Há um momento que é muito comovente para mim. Quando ela estava a tentar reconciliar-se com o pai, os dois fizeram uma viagem de Sochi [uma cidade junto ao Mar Negro, na fronteira da Rússia com a Geórgia] até Moscovo. O comboio ia completamente vazio, porque ninguém estava autorizado a lá entrar. Durante uma paragem, Estaline saiu da carruagem e foi falar com o maquinista. Não havia ninguém na estação e ela pensou: “É isto o que o poder traz?”. A ideia que ela tinha do pai era a de alguém que começou por ser humano, que provavelmente amava a mulher — as cartas que enviou a Nadya são maravilhosas —, mas que acabou por se esvaziar até ficar completamente oco. Tudo em nome do poder.
Falou na mãe de Svetlana, Nadya, a segunda mulher de Estaline. Achei curioso que, apesar de Nadya ter sido uma boa pessoa ou de, pelo menos, nunca ter feito nada que desse a entender o contrário, era muito mais fria e distante com os filhos do que Estaline. Por causa disso, as melhores memórias que Svetlana tinha da primeira infância não diziam respeito à mãe, mas ao pai.
Sim. Nadya [Alliluyeva] tinha 16 anos quando conheceu Estaline. Era uma jovem mulher que se apaixonou pelo ideal revolucionário. Queria ser uma boa bolchevique, uma boa revolucionária. Costumava dizer aos amigos: “Arranja uma profissão e serás respeitado”. A relação dela com a filha era de “não faças isto, não faças aquilo”. Era muito rigorosa. Mas havia duas coisas que faziam com que Svetlana acreditasse que a mãe a amava — normalmente não dizemos este tipo de coisas, certo? Uma era uma fotografia dela nos braços da mãe quando era pequena, e a outra era o facto de que a mãe se preocupar com a sua educação. Nadya era bolchevique, e as mulheres bolcheviques deixavam os filhos numa creche na segunda-feira de manhã e só os iam buscar na sexta-feira. Portanto, Svetlana não recebeu o tipo de ternura que seria de esperar. Acho que sempre teve ciúmes do Vassili, porque ele recebia mais atenção da parte de Nadya. Então, o pai era a principal fonte de afeto. Uma história engraçada que descobri no Museu do Gulag foi a de que, quando Estaline estava irritado, a única pessoa que o conseguia acalmar era Svetlana, que punha os braços à volta das suas botas.
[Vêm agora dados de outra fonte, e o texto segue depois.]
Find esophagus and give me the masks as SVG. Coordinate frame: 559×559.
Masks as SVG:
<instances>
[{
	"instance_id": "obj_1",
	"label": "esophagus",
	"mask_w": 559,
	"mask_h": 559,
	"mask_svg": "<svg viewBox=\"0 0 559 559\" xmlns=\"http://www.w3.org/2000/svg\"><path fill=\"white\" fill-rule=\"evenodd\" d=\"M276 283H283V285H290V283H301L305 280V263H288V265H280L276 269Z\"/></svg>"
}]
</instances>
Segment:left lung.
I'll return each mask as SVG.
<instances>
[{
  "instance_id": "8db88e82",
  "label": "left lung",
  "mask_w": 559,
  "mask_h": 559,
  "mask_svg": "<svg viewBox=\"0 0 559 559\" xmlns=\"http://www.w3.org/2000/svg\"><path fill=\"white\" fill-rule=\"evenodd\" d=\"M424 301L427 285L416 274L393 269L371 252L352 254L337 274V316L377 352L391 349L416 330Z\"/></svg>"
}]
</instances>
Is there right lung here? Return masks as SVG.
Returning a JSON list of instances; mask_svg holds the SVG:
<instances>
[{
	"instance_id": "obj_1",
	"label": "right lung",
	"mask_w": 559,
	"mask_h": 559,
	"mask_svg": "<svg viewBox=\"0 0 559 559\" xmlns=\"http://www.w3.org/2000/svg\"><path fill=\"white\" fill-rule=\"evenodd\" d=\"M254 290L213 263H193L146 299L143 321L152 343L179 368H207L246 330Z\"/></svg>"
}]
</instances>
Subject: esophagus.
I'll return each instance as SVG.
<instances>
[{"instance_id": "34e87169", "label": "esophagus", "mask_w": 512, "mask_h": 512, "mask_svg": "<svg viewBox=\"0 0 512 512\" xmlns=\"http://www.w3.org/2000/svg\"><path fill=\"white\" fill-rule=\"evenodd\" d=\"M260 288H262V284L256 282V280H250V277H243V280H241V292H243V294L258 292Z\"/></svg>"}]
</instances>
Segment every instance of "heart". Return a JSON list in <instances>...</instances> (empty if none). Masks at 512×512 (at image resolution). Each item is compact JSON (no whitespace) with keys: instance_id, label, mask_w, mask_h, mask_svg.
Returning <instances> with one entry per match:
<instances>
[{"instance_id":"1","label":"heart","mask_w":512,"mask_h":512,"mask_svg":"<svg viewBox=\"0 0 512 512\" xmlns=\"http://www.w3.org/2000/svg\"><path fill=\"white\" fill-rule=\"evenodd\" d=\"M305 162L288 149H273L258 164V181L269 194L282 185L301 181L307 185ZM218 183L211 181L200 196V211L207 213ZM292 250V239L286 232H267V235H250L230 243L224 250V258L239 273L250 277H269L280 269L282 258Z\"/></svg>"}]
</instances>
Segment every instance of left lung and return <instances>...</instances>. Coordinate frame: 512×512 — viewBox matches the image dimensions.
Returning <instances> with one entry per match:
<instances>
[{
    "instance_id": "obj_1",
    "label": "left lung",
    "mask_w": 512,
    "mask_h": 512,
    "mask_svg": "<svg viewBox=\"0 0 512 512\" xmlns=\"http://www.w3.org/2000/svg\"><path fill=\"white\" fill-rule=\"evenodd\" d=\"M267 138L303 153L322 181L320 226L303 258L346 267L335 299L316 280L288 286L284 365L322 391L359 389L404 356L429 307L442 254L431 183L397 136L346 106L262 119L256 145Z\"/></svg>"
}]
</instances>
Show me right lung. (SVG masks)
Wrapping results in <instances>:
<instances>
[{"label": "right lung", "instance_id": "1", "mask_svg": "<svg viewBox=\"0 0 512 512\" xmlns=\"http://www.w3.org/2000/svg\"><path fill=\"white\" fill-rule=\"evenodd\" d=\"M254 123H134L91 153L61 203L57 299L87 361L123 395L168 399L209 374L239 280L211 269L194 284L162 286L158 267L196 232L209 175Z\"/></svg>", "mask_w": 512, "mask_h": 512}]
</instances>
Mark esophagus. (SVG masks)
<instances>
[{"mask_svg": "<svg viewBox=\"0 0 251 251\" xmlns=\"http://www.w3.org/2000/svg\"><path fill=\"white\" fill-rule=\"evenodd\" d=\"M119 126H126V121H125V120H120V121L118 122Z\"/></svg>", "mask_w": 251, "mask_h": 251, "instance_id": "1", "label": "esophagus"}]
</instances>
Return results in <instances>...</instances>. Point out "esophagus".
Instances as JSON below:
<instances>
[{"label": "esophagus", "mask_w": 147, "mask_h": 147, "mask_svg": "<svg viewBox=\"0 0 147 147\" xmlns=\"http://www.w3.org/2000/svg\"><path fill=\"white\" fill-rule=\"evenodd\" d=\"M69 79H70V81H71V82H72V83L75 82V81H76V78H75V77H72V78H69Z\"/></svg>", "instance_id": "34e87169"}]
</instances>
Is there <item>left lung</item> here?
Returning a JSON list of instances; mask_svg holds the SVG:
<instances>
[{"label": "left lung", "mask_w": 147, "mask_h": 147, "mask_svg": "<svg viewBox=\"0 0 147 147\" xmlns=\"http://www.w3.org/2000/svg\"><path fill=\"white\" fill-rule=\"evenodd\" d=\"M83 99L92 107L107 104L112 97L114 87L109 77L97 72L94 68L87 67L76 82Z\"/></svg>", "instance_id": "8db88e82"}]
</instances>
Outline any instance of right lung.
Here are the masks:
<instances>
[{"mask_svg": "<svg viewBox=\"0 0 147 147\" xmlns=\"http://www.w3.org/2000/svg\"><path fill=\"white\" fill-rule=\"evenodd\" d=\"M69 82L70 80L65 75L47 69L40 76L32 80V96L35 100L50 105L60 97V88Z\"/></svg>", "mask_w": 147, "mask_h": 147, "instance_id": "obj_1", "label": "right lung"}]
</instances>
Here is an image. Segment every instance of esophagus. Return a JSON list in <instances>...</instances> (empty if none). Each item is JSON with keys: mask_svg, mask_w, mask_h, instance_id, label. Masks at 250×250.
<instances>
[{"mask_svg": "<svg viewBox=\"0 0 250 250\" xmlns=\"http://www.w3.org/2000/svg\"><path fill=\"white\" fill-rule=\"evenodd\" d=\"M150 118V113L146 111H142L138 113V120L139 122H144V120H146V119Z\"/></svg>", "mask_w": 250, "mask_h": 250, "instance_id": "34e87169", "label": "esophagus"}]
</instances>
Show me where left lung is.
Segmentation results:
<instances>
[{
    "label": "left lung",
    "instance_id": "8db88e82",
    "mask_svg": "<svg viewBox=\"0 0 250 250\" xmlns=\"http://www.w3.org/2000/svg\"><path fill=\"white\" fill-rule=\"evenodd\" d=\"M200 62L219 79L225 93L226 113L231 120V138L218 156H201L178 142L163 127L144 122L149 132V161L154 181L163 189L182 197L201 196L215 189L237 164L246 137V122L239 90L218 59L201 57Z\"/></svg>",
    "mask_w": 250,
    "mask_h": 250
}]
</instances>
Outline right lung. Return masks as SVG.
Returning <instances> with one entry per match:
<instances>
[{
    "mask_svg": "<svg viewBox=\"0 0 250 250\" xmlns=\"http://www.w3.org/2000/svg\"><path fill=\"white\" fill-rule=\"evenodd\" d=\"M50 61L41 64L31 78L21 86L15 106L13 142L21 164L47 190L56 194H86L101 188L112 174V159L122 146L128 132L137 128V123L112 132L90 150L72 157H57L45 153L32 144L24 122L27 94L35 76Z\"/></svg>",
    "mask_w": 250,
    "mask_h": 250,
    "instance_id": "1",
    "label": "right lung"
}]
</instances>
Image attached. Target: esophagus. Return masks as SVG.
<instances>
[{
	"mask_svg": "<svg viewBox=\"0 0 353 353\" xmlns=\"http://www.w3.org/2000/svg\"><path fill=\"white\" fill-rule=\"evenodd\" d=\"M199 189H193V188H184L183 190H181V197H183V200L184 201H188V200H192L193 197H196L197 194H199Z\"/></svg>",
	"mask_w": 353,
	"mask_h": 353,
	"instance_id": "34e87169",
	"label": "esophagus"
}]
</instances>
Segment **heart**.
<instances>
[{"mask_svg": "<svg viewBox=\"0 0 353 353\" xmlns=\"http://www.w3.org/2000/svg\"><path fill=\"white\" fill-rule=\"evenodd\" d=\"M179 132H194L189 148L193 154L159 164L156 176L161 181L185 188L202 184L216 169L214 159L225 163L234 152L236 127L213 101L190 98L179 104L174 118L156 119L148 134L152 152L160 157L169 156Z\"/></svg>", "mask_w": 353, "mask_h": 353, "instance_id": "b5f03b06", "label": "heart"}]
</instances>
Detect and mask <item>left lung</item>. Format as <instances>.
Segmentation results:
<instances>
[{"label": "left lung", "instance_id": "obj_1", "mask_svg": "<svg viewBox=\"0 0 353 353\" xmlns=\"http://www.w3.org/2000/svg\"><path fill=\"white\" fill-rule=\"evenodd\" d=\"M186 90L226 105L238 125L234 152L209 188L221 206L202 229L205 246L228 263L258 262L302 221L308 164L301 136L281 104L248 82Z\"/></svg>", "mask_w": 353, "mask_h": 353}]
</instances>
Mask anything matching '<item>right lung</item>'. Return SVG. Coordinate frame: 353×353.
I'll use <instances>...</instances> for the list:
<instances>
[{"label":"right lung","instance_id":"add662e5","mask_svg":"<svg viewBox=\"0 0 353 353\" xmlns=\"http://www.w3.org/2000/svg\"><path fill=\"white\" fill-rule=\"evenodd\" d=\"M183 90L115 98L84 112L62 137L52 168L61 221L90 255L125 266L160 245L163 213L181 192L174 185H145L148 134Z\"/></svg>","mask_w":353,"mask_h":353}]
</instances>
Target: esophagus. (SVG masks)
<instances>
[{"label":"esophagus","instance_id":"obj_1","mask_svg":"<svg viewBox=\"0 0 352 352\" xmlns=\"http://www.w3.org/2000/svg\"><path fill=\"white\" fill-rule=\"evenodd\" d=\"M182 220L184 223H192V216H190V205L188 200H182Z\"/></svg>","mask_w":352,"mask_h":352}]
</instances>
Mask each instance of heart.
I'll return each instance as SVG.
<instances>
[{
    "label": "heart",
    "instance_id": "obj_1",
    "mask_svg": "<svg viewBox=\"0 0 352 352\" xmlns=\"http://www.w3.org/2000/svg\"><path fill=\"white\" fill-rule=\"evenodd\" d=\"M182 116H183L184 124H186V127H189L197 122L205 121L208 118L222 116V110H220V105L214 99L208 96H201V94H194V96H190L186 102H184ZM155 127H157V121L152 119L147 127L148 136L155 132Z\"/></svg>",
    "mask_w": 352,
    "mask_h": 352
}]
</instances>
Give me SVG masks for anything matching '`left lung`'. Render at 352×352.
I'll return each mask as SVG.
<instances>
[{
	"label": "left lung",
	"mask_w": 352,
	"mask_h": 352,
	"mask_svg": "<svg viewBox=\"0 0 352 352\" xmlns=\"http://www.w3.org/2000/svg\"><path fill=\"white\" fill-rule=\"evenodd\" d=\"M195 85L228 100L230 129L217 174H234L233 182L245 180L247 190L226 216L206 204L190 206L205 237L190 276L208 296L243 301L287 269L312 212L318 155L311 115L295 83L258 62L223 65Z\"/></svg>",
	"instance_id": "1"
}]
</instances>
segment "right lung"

Essa relação estreitou-se depois de Nadya morrer?
Sem dúvida. Ele preencheu o vazio. Bem, não sei como é ter seis anos, mas ela sempre sentiu que a mãe a abandonou. Quando tinha 60 anos, escreveu à amiga Mary Burkett a dizer: “Não compreendo, nunca vou conseguir compreender, como é que a minha mãe fez o que fez”. Mas — e isto é tão à Svetlana — ela escreveu uma carta como se estivesse morta e deu-a ao advogado para que ele depois a entregasse à filha [Chrese], onde dizia: “Estou aqui com a tua avó, a minha mãe. Não podemos interferir na tua vida, mas estamos a olhar por ti, a tomar conta de ti”. É como se finalmente se tivesse reconciliado com a mãe e a tivesse perdoado. Mas foi uma coisa que demorou muito tempo. Acho que isso é uma característica dos filhos de suicidas — sentem-se abandonados e que fizeram alguma coisa de mal.
A morte de Nadya Alliluyeva, em 1932, abalou profundamente toda a família. Vassili começou a beber pouco tempo depois disso.
Sim, tinha 12 anos.
Era muito novo.
E tão perdido…
Acabou por morrer por causa do álcool, quando tinha 41 anos.
Sim. E não havia forma de ele herdar o poder de Estaline, não era assim que funcionava na União Soviética. Svetlana percebeu isso assim que Estaline morreu, mas ele não percebeu que, depois da morte do pai, não era ninguém.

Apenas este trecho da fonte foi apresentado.